Jinko Solar Co., Ltd., the majority‑owned operating subsidiary of JinkoSolar Holding Co., Ltd., projected a net loss attributable to shareholders of between RMB 5,900 million and RMB 6,900 million for the full year ended December 31 2025. The estimates also indicate a net loss excluding extraordinary gains and losses of between RMB 6,700 million and RMB 7,800 million, a sharp reversal from the subsidiary’s RMB 7.9 million net income in 2024 and a dramatic decline from the RMB 1.9 billion profit reported in 2023.

The loss figures reflect a steep contraction in gross margin, which fell to 10.9% in 2024 from 16.0% in 2023 and to 7.3% in Q3 2025 from 15.7% in Q3 2024. The margin squeeze is driven by an oversupplied solar‑module market, intense price competition, and rising input costs—particularly the cost of silver paste, which has increased sharply and erodes profitability even as module shipments grew 18.3% to 92.9 GW in 2024.
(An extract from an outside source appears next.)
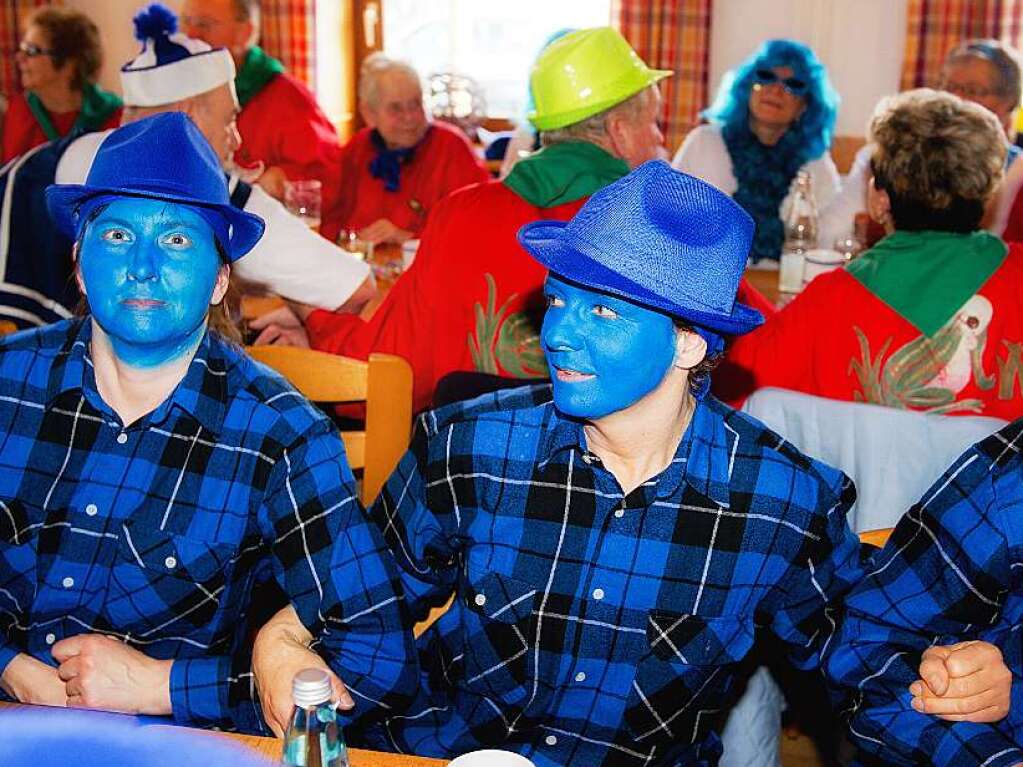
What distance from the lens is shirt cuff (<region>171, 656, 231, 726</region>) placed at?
5.02ft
Management explained that the combination of a global oversupply and aggressive pricing by competitors has forced average selling prices lower, while the cost of key raw materials has risen. Chairman and CEO Xiande Li noted that “imbalances in supply and demand led to a decline in module prices, resulting in a gross margin of 10.9% and net income of RMB 7.9 million.” He added that policy measures to limit production and curb low‑price competition are expected to help the market rebound after the Spring Festival.
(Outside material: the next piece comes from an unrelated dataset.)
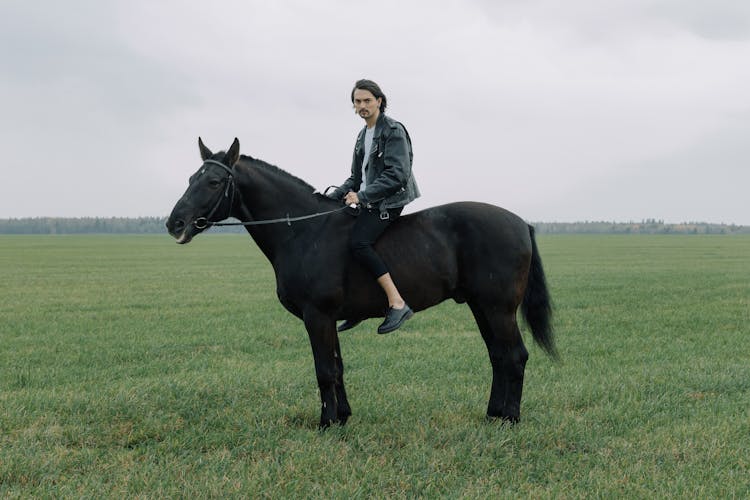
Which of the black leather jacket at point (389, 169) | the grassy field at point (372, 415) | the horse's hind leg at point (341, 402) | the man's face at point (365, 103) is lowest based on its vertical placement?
the grassy field at point (372, 415)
Investors reacted negatively, with JinkoSolar’s stock falling 12.44% on the day of the announcement. The decline was driven by the projected multi‑billion‑RMB loss, the divergence between PRC GAAP and U.S. GAAP reporting, and the broader industry trend of margin compression and oversupply. Analysts highlighted the loss as a warning sign of the company’s deteriorating profitability and the challenges of maintaining market share in a highly competitive environment.

Despite the short‑term pain, the company’s management remains optimistic about its energy‑storage system (ESS) business, which is expected to double shipments in 2026 and contribute 10‑15% of overall revenue. The subsidiary’s guidance signals a focus on cost discipline and strategic investments in high‑margin segments, suggesting that while the 2025 outlook is bleak, the company is positioning itself for a rebound as the module market stabilizes and ESS demand grows.